Global Bitcoin address validator
How the Bitcoin address format works
- Format
- Base58Check (legacy, starts 1 or 3) or Bech32 (native SegWit, starts bc1)
- Example
- 1A1zP1eP5QGefi2DMPTfTL5SLmv7DivfNa
Things to watch for
- Case-sensitive — validation runs on the exact characters entered
- Supports legacy P2PKH/P2SH (1/3...) and native SegWit Bech32 (bc1...) addresses
- Validates the address checksum in your browser only — does not check balance or ownership
^(1|3|bc1)[0-9A-Za-z]{25,62}$A Bitcoin address is the destination string a wallet generates to receive funds, and it comes in two current formats: legacy Base58Check addresses (starting with ‘1’ for P2PKH or ‘3’ for P2SH) and native SegWit Bech32 addresses (starting with ‘bc1’). Anyone about to send Bitcoin, or building a form that accepts a Bitcoin address as input, benefits from catching a mistyped or corrupted address before funds are sent to it — because unlike a bank transfer, a Bitcoin transaction can’t be reversed once it confirms.
Both address formats embed a checksum in their own encoding specifically so a single mistyped or dropped character is overwhelmingly likely to produce an invalid address rather than a different, equally valid one.

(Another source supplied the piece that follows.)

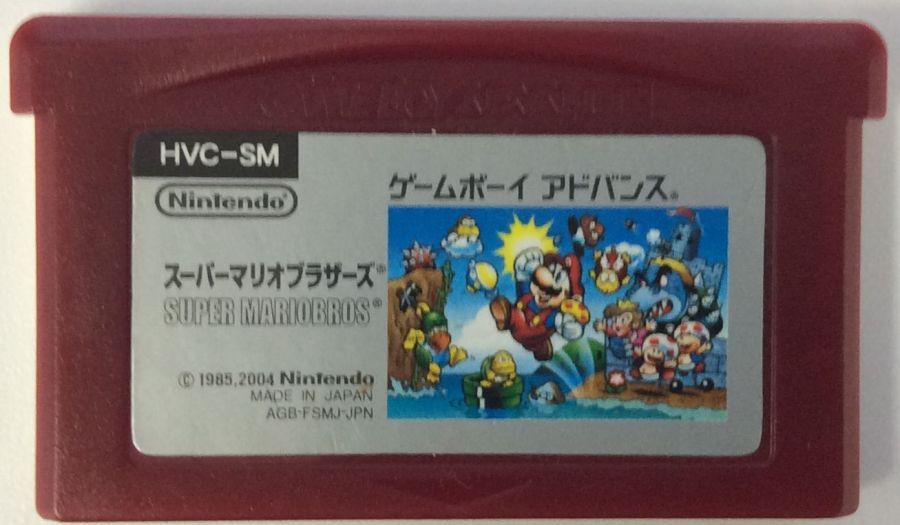 【中古】GBA ファミコンミニ スーパ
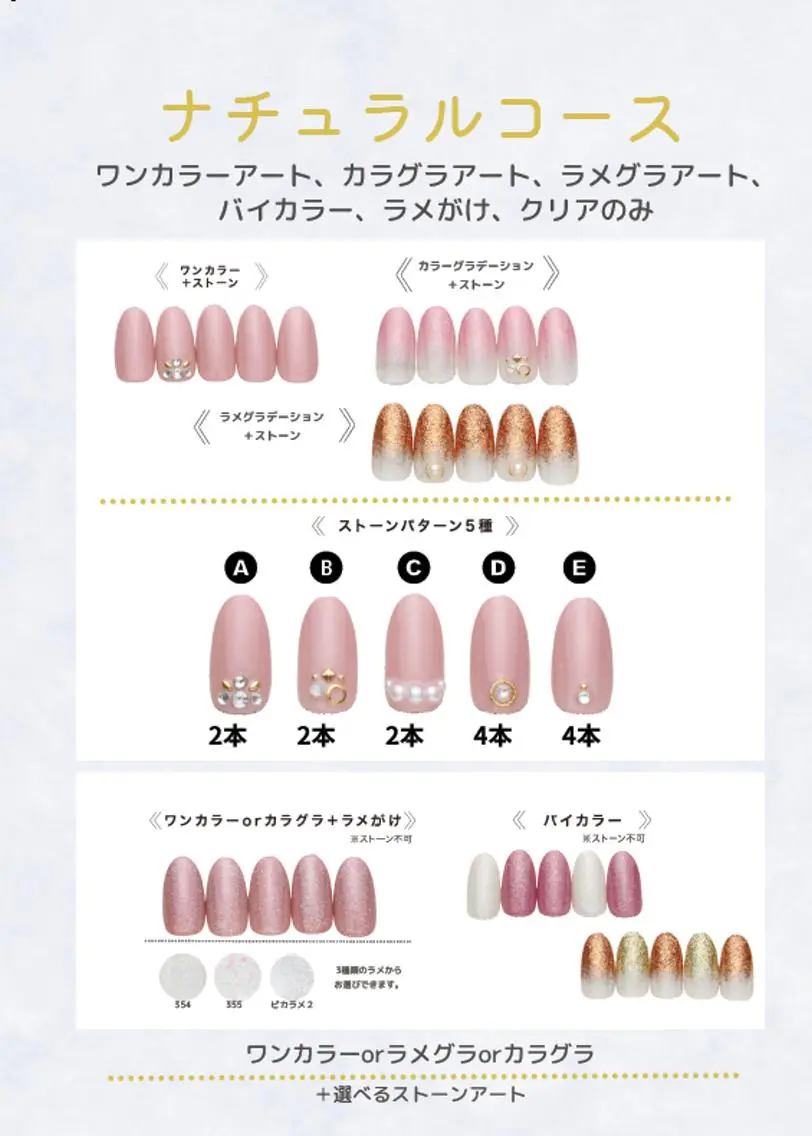 【オフなしのお客様】ナチュラルコース（ワンカラーorグラデーションに選べるストーン）※お直し不可の写真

That’s a deliberate design choice, not a coincidence — the same reasoning behind check digits on credit card numbers and ISBNs.
How this validator works
This tool detects whether the input is a Base58Check address or a Bech32 address and then verifies that format’s embedded checksum, entirely in your browser. Nothing is sent to a server, there’s no signup, and the address is never broadcast, looked up, or transmitted anywhere.

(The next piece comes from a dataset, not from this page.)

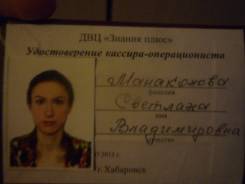 Оператор склада. Среднее образование, опыт работы 7 лет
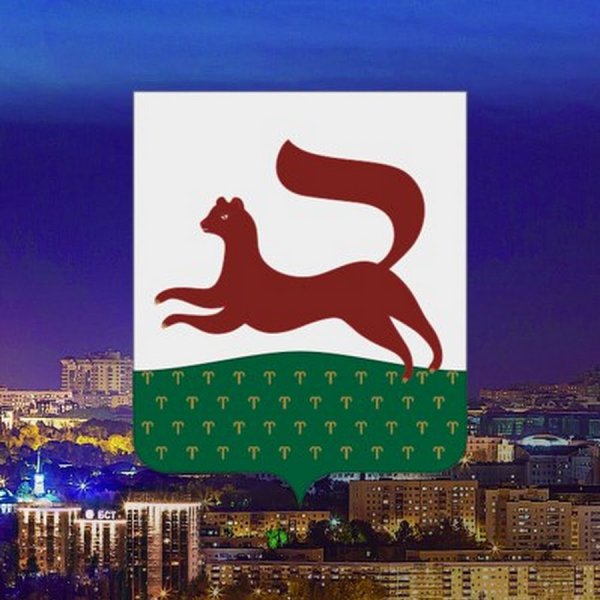 Символ Уфы куница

What a pass doesn’t tell you
A pass means the address is correctly encoded — not that it belongs to the person or exchange you intend to pay, that it has ever received funds, or what its current balance is. This tool never queries the blockchain, so balance, transaction history, and ownership are entirely outside what it can tell you. Always double-check an address through a second channel — a QR code, a confirmed message, or reading it back character by character — before sending funds, since a checksum only catches typos, not a correct-but-wrong address.
Scope: this page and tool cover Bitcoin address format and checksum validation only — not balance lookup, transaction history, or ownership verification.
Content last reviewed 2026-07-07.
Bitcoin address FAQ
What's the difference between addresses starting with 1, 3, and bc1?
Addresses starting with '1' are legacy Pay-to-Public-Key-Hash (P2PKH) addresses; those starting with '3' are Pay-to-Script-Hash (P2SH), often used for multisig wallets; those starting with 'bc1' are native SegWit Bech32 addresses, which are newer and generally cheaper to spend from. All three formats are valid Bitcoin addresses today.
Does a valid checksum mean it's safe to send funds to this address?
A passing checksum means the address is correctly formed and hasn't been mistyped or corrupted — it doesn't mean the address belongs to who you think it does, or that sending funds there is the right call. Bitcoin transactions are irreversible, so always confirm the address through a second channel before sending anything of value.
Can this tool tell me an address's balance or transaction history?
No. Validation happens entirely in your browser and never queries the blockchain, so it has no way to know an address's balance, history, or whether it's ever been used. You'd need a block explorer for that.